§ EXERCISE PASSAGE:
Harry Stebbings: So we’re going to kick off today with a legend of SaaS in the form of David Skok, General Partner at Matrix Partners discussing the relationship between negative churn and price.

David Skok: What I’ve found by doing models of different businesses and working with different companies that have achieved this negative churn is that it is transformative to a SaaS business. The top piece of advice I would give to SaaS entrepreneurs once they’ve gotten product market fit and are well on their way to understanding the sales and marketing process is that they should turn their attention to figuring out how to get negative churn. You know, how to find a way to upsell and cross-sell into their installed base. Even though they lose some customers that ultimately they’re still going to end up with more revenue from the cohort that began when they signed up that group of customers a year later than they started with at the beginning.

Harry Stebbings: What does that do to the pricing axes?

David Skok: Excellent question. Yeah, well spotted Harry because that is … The first question I get from many startups is well, wait a second, we’ve only got one product and it all costs $2,000 so how are we going to get more money out of those customers? This was actually the exact story at HubSpot. It took us a while to educate ourselves about this. We had a single product that sold at $500 a month, and there was nothing to upsell there. We couldn’t go back to the install base and get more money out of them. The first thing you realize with this is how do we sell something more to them? The answer is there’s two things you could do. You can take your current product and have variable pricing axes so that even though they’re using the same product, you’re not selling them something different.

§ GIVEN INFORMATION:

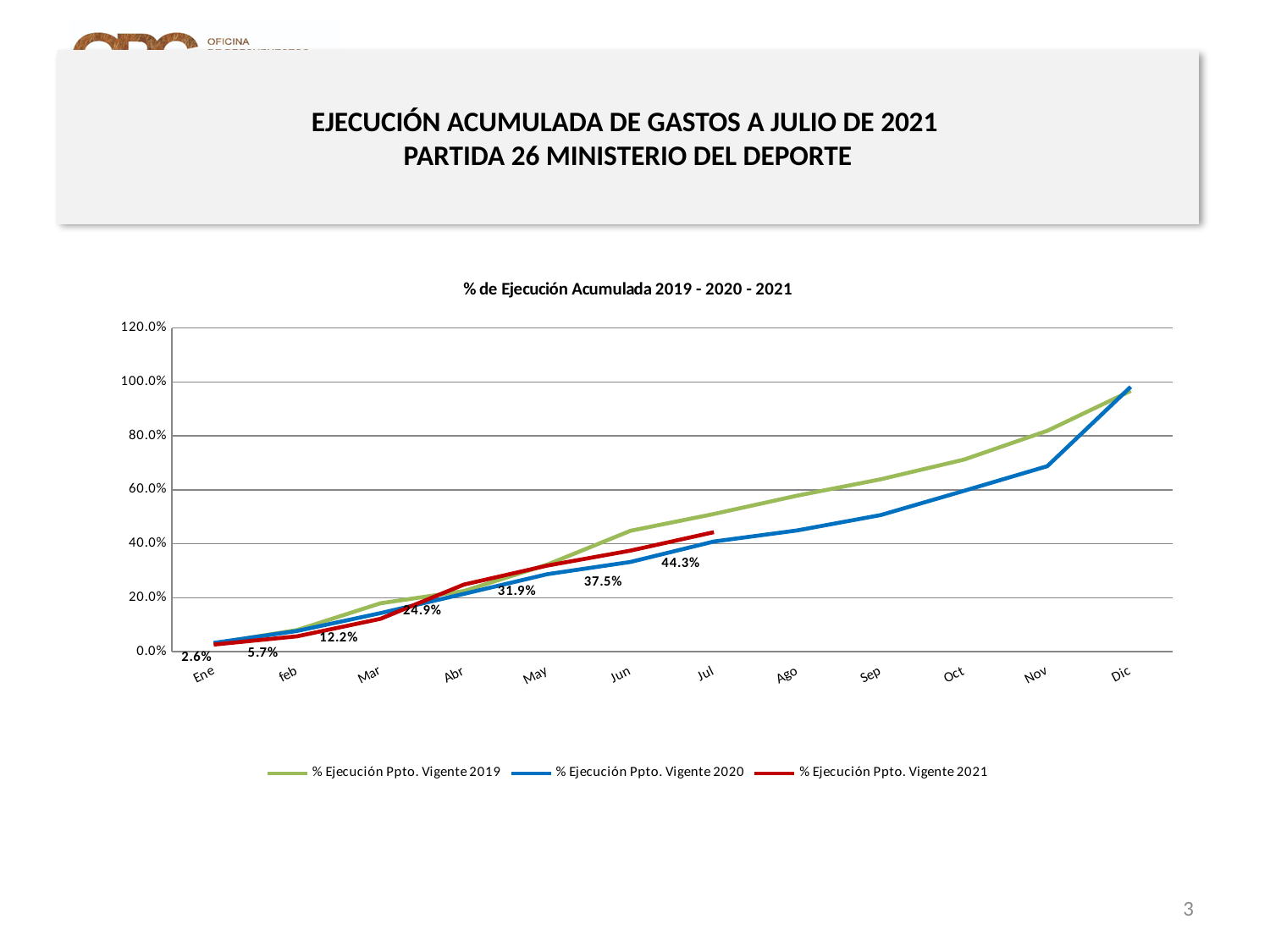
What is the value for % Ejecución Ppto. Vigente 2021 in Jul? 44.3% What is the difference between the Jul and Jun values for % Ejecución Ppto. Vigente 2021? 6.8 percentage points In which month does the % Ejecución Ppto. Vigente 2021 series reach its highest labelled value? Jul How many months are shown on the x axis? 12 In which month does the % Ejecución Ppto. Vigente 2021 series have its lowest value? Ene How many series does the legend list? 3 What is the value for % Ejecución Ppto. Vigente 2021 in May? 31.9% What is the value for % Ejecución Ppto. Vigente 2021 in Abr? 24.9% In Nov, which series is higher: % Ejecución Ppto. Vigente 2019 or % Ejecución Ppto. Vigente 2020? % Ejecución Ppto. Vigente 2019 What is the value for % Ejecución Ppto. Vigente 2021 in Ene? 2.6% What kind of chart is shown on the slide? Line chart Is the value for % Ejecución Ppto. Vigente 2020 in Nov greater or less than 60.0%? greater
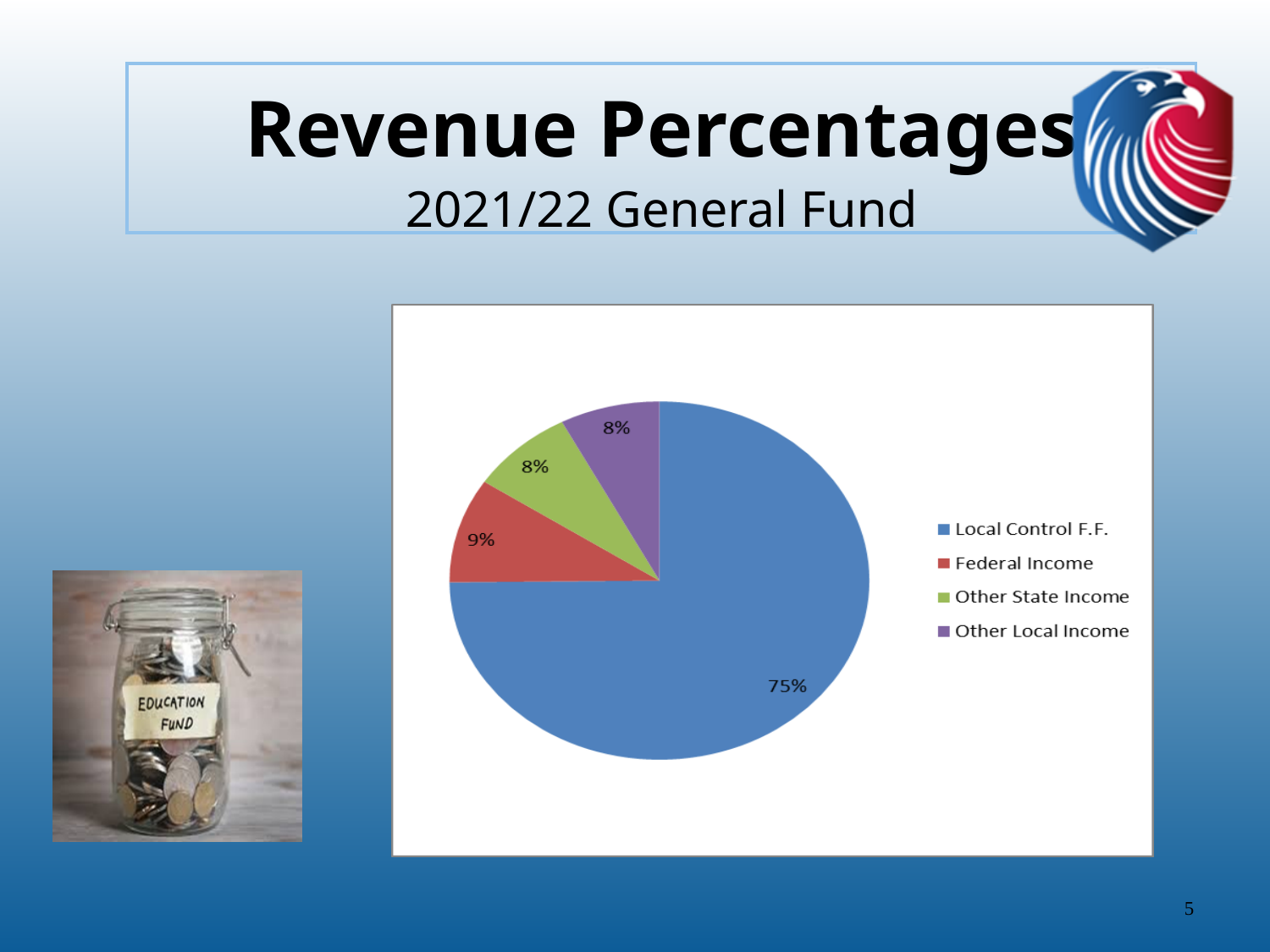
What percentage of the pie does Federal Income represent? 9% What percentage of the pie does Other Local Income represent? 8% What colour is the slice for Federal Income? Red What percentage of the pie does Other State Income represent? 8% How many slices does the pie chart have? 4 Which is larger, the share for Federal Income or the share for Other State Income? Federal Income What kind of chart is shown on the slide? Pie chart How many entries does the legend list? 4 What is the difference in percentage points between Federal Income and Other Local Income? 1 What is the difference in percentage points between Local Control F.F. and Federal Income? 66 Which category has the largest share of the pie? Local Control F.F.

§ ACTIVITIES:
**a)** In the interview on negative churn and pricing, duplicate the stretch from "David Skok: Excellent" through "them something different.".
**b)** Restate the paragraph of the negative churn interview that begins "What I've found by doing models" as a short bulleted list that keeps its main facts.
**c)** Supply the next part of the interview on negative churn and pricing, picking up after its final sentence.

§ RESPONSES TO THE TASKS:
**a)**
David Skok: Excellent question. Yeah, well spotted Harry because that is … The first question I get from many startups is well, wait a second, we’ve only got one product and it all costs $2,000 so how are we going to get more money out of those customers? This was actually the exact story at HubSpot. It took us a while to educate ourselves about this. We had a single product that sold at $500 a month, and there was nothing to upsell there. We couldn’t go back to the install base and get more money out of them. The first thing you realize with this is how do we sell something more to them? The answer is there’s two things you could do. You can take your current product and have variable pricing axes so that even though they’re using the same product, you’re not selling them something different.

**b)**
- Negative churn is transformative to a SaaS business, based on models of different businesses and work with companies that have achieved it.
- The top advice for SaaS entrepreneurs is to turn their attention to getting negative churn once they have product market fit and are well on their way to understanding the sales and marketing process.
- That means finding a way to upsell and cross-sell into the installed base.
- Even though some customers are lost, a cohort of customers should end up bringing in more revenue a year after signing up than it did at the beginning.

**c)**
David Skok: You’re going to get more money from them as they use it more. A good SaaS product will have at least one variable pricing axis and possibly more. A common one you’ll hear is how many seats of people are using this, but in many cases that’s not a good metric because you don’t actually add more users, but you can be still be delivering more value. In HubSpot’s case, they chose to pick the number of leads that are in the database as a good method of determining how much value the customer is getting out of the system. As you add more leads, you pay more money to them. You’ll find many different things. Dropbox, for example, uses the amount of storage that you’re using as a metric for increasing how much you pay them. I’m sure all of you are familiar with different pricing schemes out there, but the important factor there is to look at your pricing scheme and ask if you’ve got variable pricing axes.

David Skok: Don’t worry about doing this if you’re a very, very early stage company because actually in truth, in the really early stage, you just want to keep things simple and sign up customers. This is kind of a slightly secondary thing you start to work on as you get a more mature and successful SaaS company. The second thing you could obviously do is you could add more products. You can have a pro version and you could have a enterprise version and you could charge more money for those. You have different feature breakouts. Those are different versions of the primary product, and then you could have some some add-on products which are really cross-sells to a different thing. You’re selling them a reporting module. I think ultimately when when you look at mature SaaS businesses, even though the customers may not love this, mature SaaS businesses probably have to break their products down into lots of different modules and price that way.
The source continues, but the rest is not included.